:: DIRECTIVES ::
1. Please say whether each statement agrees with the passage on the ‘Flip the System’ books, answering yes or no and quoting the deciding words: (a) The books were produced mainly online, with little physical engagement. (b) The whole group is currently reading the book. (c) Netolicky stressed the online approach in the introduction to ‘Flip the System Australia’.
2. Quote the stretch of the passage on the ‘Flip the System’ books from "The ‘Flip the" through "leadership it suggests.".

The ‘Flip the System’ series of books (Evers, Kneyber, 2015; Netolicky, Andrews & Paterson, 2018; Rycroft-Smith & Dutaut, 2018) were particularly inspirational in three key respects. Firstly, they featured authentic teacher and teacher-leader voices and secondly, they were generated and written via online means with minimal physical engagement, as stressed by Netolicky (2018) within the introduction to ‘Flip the System Australia’. Thirdly, these works suggest a dramatic revolution whereby teachers have greater say over key educational decisions, something that this group aims to model in a small way. Indeed, a small subset of the group is currently reading and engaging with this book to support different ideas and approaches to leadership it suggests.

:: DATASET EXCERPTS ::
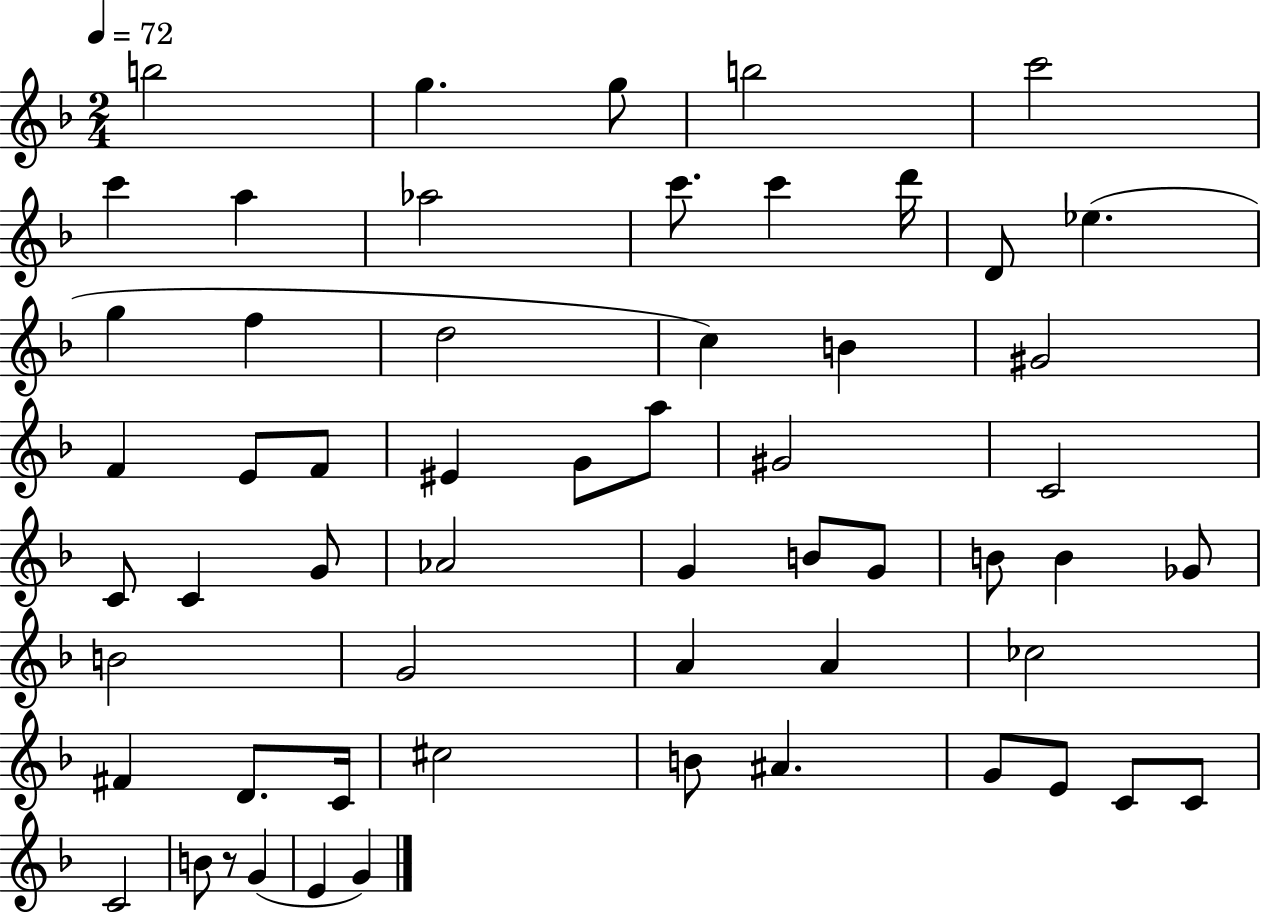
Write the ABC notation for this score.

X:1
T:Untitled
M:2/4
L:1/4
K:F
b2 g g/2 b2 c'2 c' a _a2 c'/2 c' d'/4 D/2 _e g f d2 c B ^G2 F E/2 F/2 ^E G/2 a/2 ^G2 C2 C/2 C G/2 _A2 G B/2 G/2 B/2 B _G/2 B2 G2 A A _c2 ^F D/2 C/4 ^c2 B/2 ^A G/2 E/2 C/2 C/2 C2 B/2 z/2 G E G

:: WRITTEN RESPONSES ::
1.
(a) Yes: "they were generated and written via online means with minimal physical engagement"
(b) No: "a small subset of the group is currently reading and engaging with this book"
(c) Yes: "as stressed by Netolicky (2018) within the introduction to ‘Flip the System Australia’"

2.
The ‘Flip the System’ series of books (Evers, Kneyber, 2015; Netolicky, Andrews & Paterson, 2018; Rycroft-Smith & Dutaut, 2018) were particularly inspirational in three key respects. Firstly, they featured authentic teacher and teacher-leader voices and secondly, they were generated and written via online means with minimal physical engagement, as stressed by Netolicky (2018) within the introduction to ‘Flip the System Australia’. Thirdly, these works suggest a dramatic revolution whereby teachers have greater say over key educational decisions, something that this group aims to model in a small way. Indeed, a small subset of the group is currently reading and engaging with this book to support different ideas and approaches to leadership it suggests.